In Brief
Guests at the Surf City Hotel on Long Beach Island, New Jersey keep seeing a woman holding a small child at an upper window, gazing out to sea. The beach below is where hundreds of German emigrants washed ashore from a shipwreck in 1854 — and the man in charge of the dead robbed them.
The Full Story
At the Surf City Hotel on Long Beach Island, New Jersey, guests keep seeing a woman at an upper window. She holds a small child, and she stares out to sea. People have reported her in that same posture for over a century, and the story of why she's watching the water begins with a shipwreck.
On April 15, 1854, the packet ship *Powhattan*, carrying German emigrants from Le Havre toward New York, grounded on the shoals off the island. It broke apart the next day. Everyone aboard died — somewhere between roughly 250 and 350 people.
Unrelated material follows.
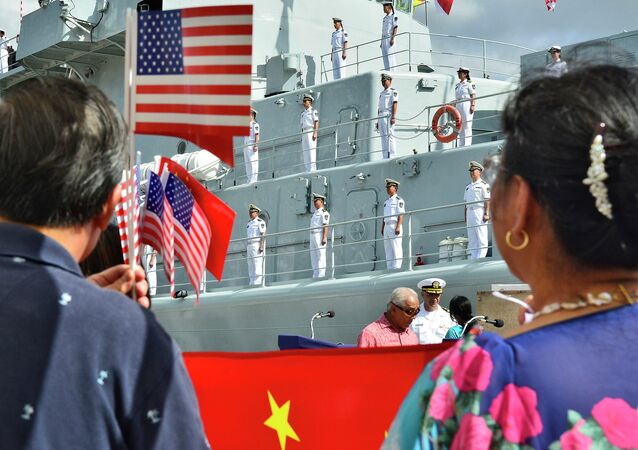 PEARL HARBOR (Sept. 6, 2013) Members of the Chinese community in Hawaii greet visiting sailors of the Chinese People's Liberation Army-Navy upon their arrival to Joint Base Pearl Harbor-Hickam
Their bodies washed up on the sand in front of a hotel called the Mansion of Health, a three-story building put up in 1822, with a balcony running the full length of its top floor.
The man who managed that hotel was Edward Jennings. He was also the state-appointed wreckmaster, legally responsible for the bodies and the salvage. When the coroner examined the dead, something was wrong. Emigrants traveled with money-belts holding their life savings, and not one body had any money on it.
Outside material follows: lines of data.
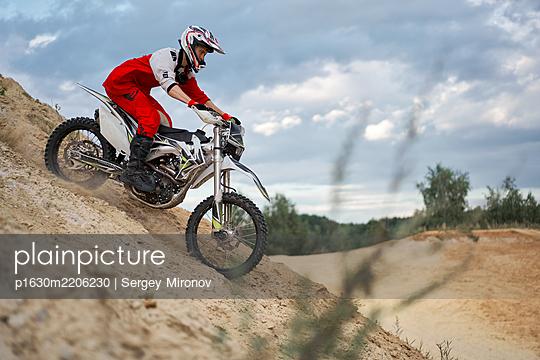 Single motorbiker on motocross racing course downhill - p1630m2206230 by Sergey Mironov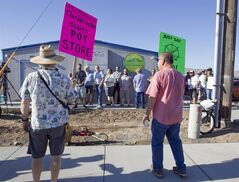 Dale Brown, left, and John Hultberg protest the opening of Altitude, a marijuana store as customers wait for the shop to open in Prosser, Wash., Tuesday, July 8, 2014. It was the first day marijuana could be sold legally in Washington state. Crawford, of Benton City, was purchasing the marijuana for recreational use. (AP Photo/Yakima Herald-Republic, Gordon King)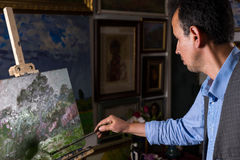 Contemplative male painter ending his masterpiece Royalty Free Stock Image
Months later, another storm eroded the soil near a cedar tree on the property. Buried under the stump were dozens of leather money-belts. Every one of them had been cut open and emptied.
Jennings fled in disgrace and, the story goes, died in a barroom brawl in San Francisco. The dead, meanwhile, were scattered across the mainland in mass graves — about 140 in the Baptist cemetery at Manahawkin, 54 at Smithville, 45 at Absecon. The wreck was so bad that it became the reason the Absecon Lighthouse was built; in the decade before, that stretch of water had swallowed 64 ships and earned the name Graveyard Inlet.
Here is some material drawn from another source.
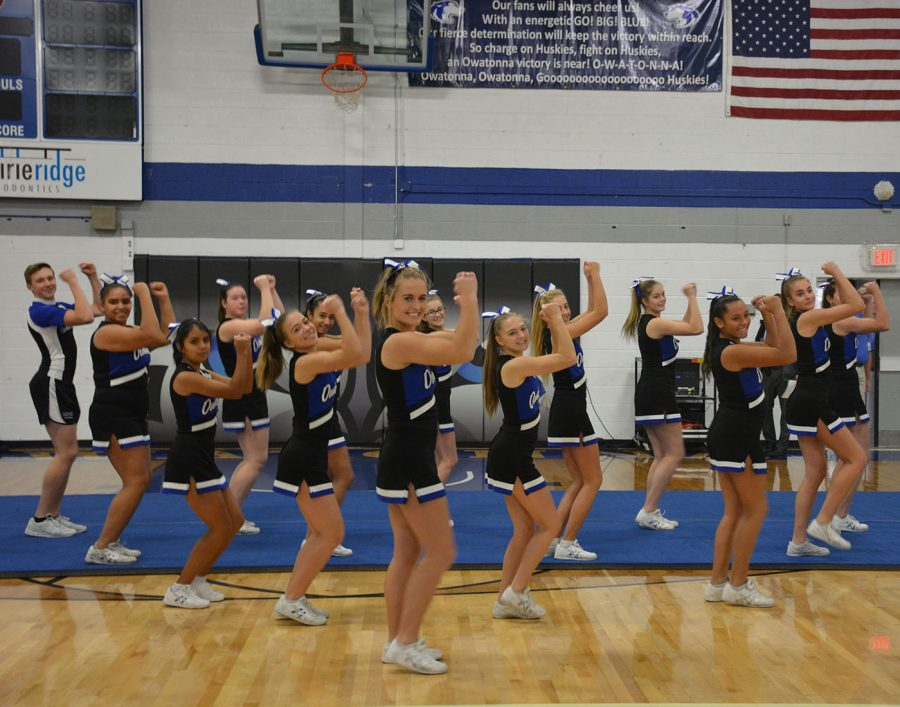 Cheerleaders in the middle of their dance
Back at the hotel, guests started reporting sobs in the night and figures walking the balcony. The Mansion of Health never reopened. It burned in 1874, and the Surf City Hotel was later built on the same ground.
In 1861, before the fire, five young men dared each other to sleep on the third floor. One of them watched a woman holding a small child appear on the balcony, gazing seaward, the moonlight passing through her before both figures vanished. Guests describe the same woman today, holding the same child at the upper windows over the water. One man said he heard a woman speaking German, close enough that she sounded like she was right there in the room with him. A hotel employee of fifteen years put it plainly: "was a skeptic until I started working here."
The hotel's current owners have gone looking for her, and say they've found nothing.